The 30-year fixed-rate mortgage (FRM) hit a seven-year peak when it averaged 4.94 percent for the week ending Nov. 8, 2018, up from last week when it averaged 4.83 percent. The 15-year FRM averaged 4.33 percent, up from last week when it averaged 4.23 percent. And the five-year Treasury-indexed hybrid adjustable-rate mortgage (ARM) averaged 4.14 percent, up from last week when it averaged 4.04 percent.
Sam Khater, Freddie Mac’s Chief Economist, noted that while higher mortgage rates impacted a slowing in national home price growth, “the price deceleration has been primarily concentrated in affluent coastal markets such as California and the state of Washington. The more affordable interior markets—which have not yet experienced a slowdown home price growth— may see price growth start to moderate and affordability squeezed if mortgage rates continue to march higher.”
As mortgage rates increased, so did the delinquency rate for loans on one- to four-unit residential properties. The Mortgage Bankers Association (MBA)
reported the third quarter delinquency rate was up to 4.47 percent from the second quarter to the third quarter.
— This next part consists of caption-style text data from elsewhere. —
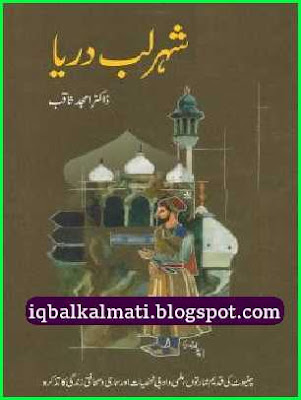 Sher e Lab Darya Muhammad Amjid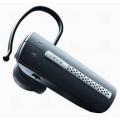 Гарнитура Jabra BT530 USB Bluetooth (5078-228-109)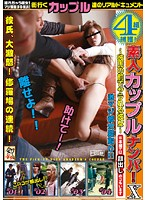 (59hkc058)[HKC-058] 素人カップルナンパ!彼氏の前でヤラれる彼女 10 ダウンロード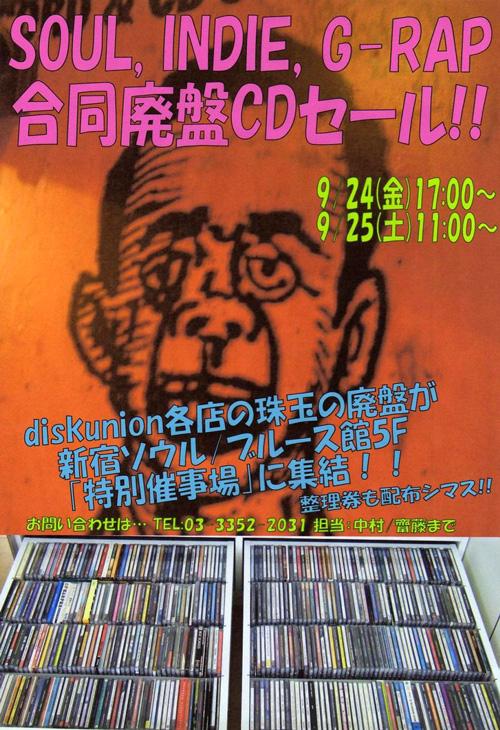 SOUL, INDIE, G-RAP合同中古CD廃盤セール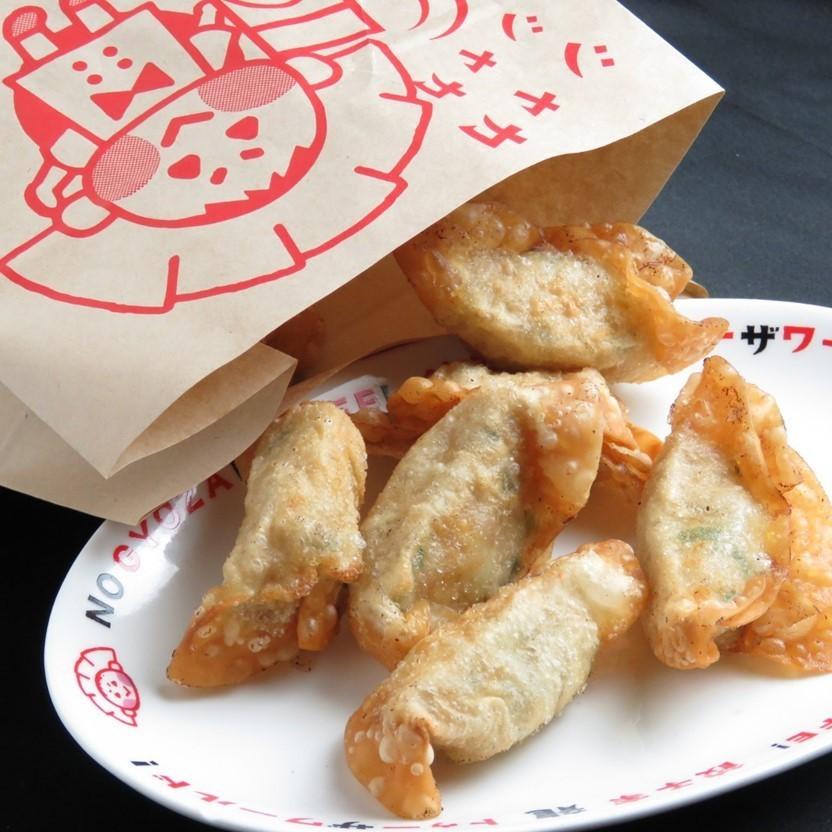 Shakashaka炸饺子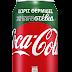 Η Coca Cola λανσάρει πρώτα στην Ελλάδα τη νέα Coca-Cola χωρίς Θερμίδες με Στέβια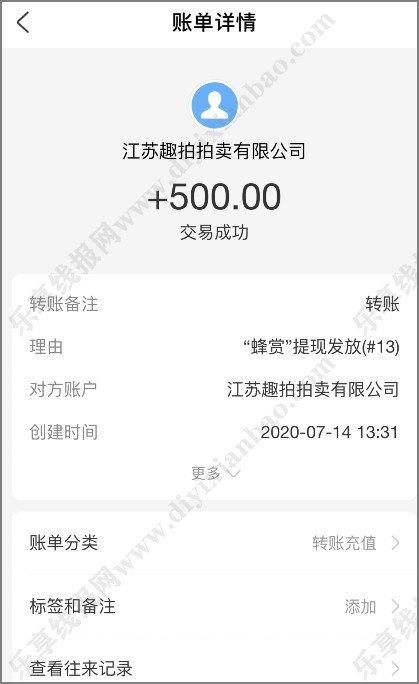 手机悬赏任务新平台:蜂赏APP做任务日赚50-100元 手机赚钱 第5张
However, the percentage of loans on which foreclosure actions were started dropped one basis point from the last quarter to 0.23 percent, the lowest level since the fourth quarter of 1985.
“Despite the small uptick this quarter, the healthy economy is overall supporting low mortgage delinquencies and foreclosure inventories,” said Marina Walsh, Vice President of Industry Analysis at MBA. “Unemployment is at its lowest level since 1969, wages have grown 3.1 percent year-over-year–the biggest jump in almost a decade–and job growth is averaging over 212,000 jobs per month thus far.”